Recently, however, Heart Attack Grill owner Jon Basso filed a federal trademark infringement lawsuit against an alleged imitator of a restaurant that caused his blood pressure to go through the roof.  According to Basso, the owners of Delray Beach, Florida’s Heart Stoppers Sports Grill are copying his concept and infringing on his trademark.

The lawsuit recounts about 30 ways in which Heart Stoppers is allegedly similar, right down to décor that includes defibrillators, dialysis machines, tables resembling wheelchairs, and salt and pepper dispensers that look like pill bottles. Heart Stoppers’ lawyer, Eric Lee, maintains that the two concepts are different.

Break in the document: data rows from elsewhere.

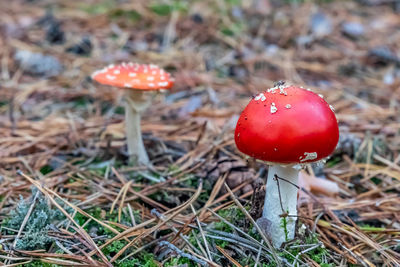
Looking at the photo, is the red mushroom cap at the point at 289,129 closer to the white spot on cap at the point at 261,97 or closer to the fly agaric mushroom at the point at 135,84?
the white spot on cap at the point at 261,97

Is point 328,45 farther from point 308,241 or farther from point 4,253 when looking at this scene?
point 4,253

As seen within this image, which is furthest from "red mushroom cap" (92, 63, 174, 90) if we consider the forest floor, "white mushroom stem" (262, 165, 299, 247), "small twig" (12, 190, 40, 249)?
"white mushroom stem" (262, 165, 299, 247)

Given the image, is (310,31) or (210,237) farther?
(310,31)

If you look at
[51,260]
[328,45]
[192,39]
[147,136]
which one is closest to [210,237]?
[51,260]

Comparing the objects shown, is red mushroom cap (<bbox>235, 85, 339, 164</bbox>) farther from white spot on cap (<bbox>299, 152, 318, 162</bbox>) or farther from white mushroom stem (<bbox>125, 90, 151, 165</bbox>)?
white mushroom stem (<bbox>125, 90, 151, 165</bbox>)

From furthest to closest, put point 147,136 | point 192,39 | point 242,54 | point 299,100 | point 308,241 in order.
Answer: point 192,39, point 242,54, point 147,136, point 308,241, point 299,100

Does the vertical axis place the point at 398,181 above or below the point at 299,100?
below

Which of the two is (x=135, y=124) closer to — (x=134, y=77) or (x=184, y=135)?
(x=134, y=77)
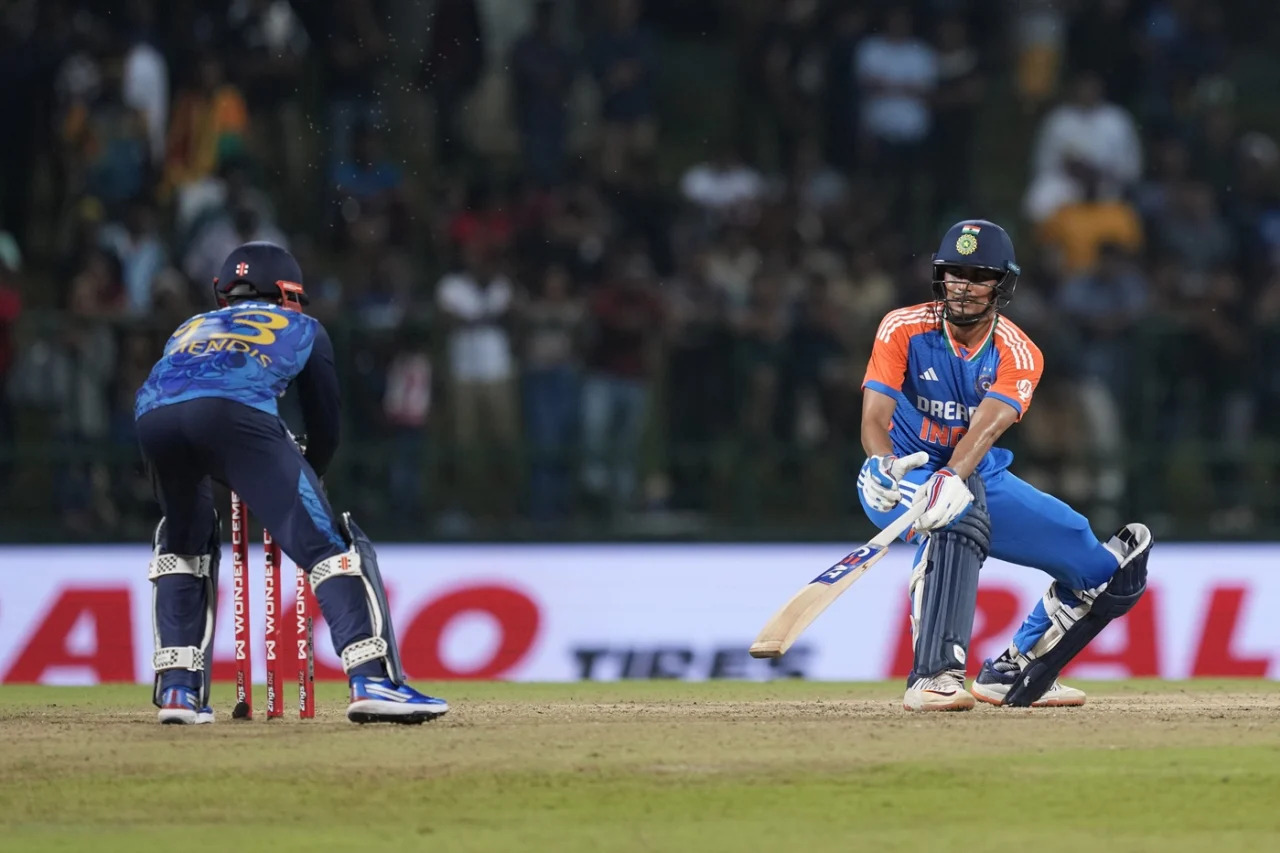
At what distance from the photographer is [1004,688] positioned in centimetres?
912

“The Arizona restaurant’s concept is high-caloric food that is bad for you and will basically kill ... My guys have a result that is medically themed ... My clients’ restaurant seems more like an actual medical facility.”

Heart Attack Grill attorney Robert Kain, who describes his client as “the originator of the medically-themed hamburger grill and restaurant,” scoffs at the notion, pointing out that before opening their restaurant in December 2009, Heart Stoppers owners had been in negotiations to acquire a Heart Attack Grill franchise license. Heart Attack Grill had received extensive media coverage prior to the trademark lawsuit, with features on the Travel Channel and the Food Network among others.

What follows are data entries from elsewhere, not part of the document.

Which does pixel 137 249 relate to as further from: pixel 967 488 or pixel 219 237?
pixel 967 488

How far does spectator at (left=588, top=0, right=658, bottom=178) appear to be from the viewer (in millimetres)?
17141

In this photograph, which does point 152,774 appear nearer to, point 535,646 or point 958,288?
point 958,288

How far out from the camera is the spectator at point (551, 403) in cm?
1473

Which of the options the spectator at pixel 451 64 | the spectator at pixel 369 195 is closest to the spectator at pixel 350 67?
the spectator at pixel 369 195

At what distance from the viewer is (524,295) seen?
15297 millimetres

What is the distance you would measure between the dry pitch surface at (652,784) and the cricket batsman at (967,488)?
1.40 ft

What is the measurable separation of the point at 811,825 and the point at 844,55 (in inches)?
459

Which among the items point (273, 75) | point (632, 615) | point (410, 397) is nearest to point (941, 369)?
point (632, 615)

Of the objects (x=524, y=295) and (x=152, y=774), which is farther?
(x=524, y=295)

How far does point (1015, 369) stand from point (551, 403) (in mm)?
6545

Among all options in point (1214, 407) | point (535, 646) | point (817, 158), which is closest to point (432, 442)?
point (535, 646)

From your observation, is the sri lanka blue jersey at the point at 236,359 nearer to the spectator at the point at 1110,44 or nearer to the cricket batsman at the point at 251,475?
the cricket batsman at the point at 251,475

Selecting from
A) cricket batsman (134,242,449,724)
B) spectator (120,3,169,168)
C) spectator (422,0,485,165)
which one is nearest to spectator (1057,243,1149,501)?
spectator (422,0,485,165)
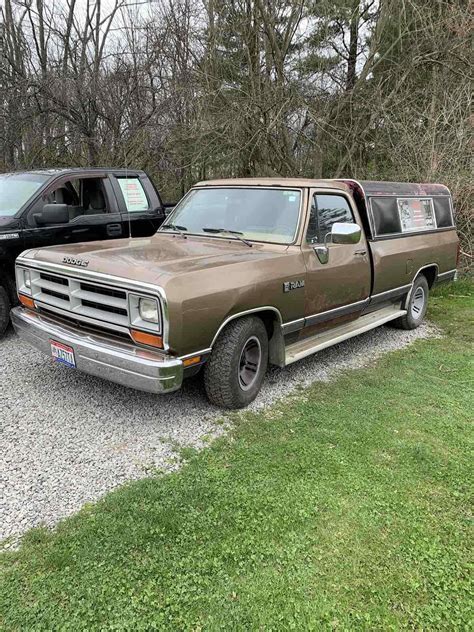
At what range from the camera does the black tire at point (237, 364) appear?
3750mm

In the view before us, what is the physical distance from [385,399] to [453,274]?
3795 mm

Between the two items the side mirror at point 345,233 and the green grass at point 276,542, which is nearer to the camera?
the green grass at point 276,542

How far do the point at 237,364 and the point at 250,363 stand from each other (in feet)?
1.16

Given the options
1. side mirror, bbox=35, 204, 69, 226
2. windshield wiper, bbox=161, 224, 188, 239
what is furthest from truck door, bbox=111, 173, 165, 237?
windshield wiper, bbox=161, 224, 188, 239

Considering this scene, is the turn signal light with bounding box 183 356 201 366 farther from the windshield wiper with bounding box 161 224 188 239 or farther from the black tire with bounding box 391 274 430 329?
the black tire with bounding box 391 274 430 329

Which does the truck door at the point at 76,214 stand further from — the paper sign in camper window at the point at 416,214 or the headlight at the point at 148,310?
the paper sign in camper window at the point at 416,214

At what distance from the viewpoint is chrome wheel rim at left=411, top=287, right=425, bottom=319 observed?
21.9 feet

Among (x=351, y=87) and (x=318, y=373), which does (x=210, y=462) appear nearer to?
(x=318, y=373)

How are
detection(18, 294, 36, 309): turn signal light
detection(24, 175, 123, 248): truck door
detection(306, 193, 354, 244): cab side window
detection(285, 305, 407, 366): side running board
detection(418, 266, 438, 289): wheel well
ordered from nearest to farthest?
detection(18, 294, 36, 309): turn signal light
detection(285, 305, 407, 366): side running board
detection(306, 193, 354, 244): cab side window
detection(24, 175, 123, 248): truck door
detection(418, 266, 438, 289): wheel well

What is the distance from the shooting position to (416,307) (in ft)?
22.3

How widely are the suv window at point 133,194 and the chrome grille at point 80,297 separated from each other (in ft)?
9.08

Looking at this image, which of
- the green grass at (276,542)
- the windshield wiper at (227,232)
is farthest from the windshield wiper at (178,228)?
the green grass at (276,542)

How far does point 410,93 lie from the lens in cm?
1018

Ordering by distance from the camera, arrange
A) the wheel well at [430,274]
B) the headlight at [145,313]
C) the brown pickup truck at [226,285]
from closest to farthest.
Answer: the headlight at [145,313], the brown pickup truck at [226,285], the wheel well at [430,274]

From clogging arteries to clogging the courts, next we turn to the legal dispute raging between automaker Porsche and shoemaker Crocs.  Porsche has filed an injunction against the Colorado-based shoe manufacturer alleging that its “Cayman” model of sandal infringes on the European trademark registration for Porsche’s Cayman model car.  I’m not sure how likely it is for consumers to confuse a $29.99 casual shoe with a $51,000 luxury automobile, but that’s up to the courts to decide.  Perhaps a change of venue to the Cayman Islands is in order.

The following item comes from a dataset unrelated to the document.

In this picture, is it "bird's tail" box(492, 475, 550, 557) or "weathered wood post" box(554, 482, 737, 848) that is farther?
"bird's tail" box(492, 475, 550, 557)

Finally, we come to a dispute that just might bring a smile to your face - if you don’t mind getting sued for it.  Eat’n Park Hospitality Group and EPS Holdings, Inc. filed a trademark infringement and unfair competition lawsuit on December 31, 2009 in the U.S. District Court for the Western District of Pennsylvania against Plano, Texas cookie company Crumb Corps (which sells cookie bouquets under the name Cookies by Design).  Eat’n Park, a Pittsburgh-based company that owns the Eat’n Park Restaurant chain, alleges that the Texas company sells a cookie called “Smiley Faces” that is confusingly similarly to the SMILEY cookies sold in Eat’n Park’s restaurants.  The plaintiffs claim they have been selling smiling-face cookies since 1983, and have had the SMILEY trademark since 1982.  Cookies by Design founder Gwen Willhite counters that she’s made cookies with a smiling face since 1983.

As with most trademark disputes, now it’s up to a federal judge to see how the cookie crumbles.  I’d tell the plaintiffs to “have a nice day,” but I don’t want to get sued.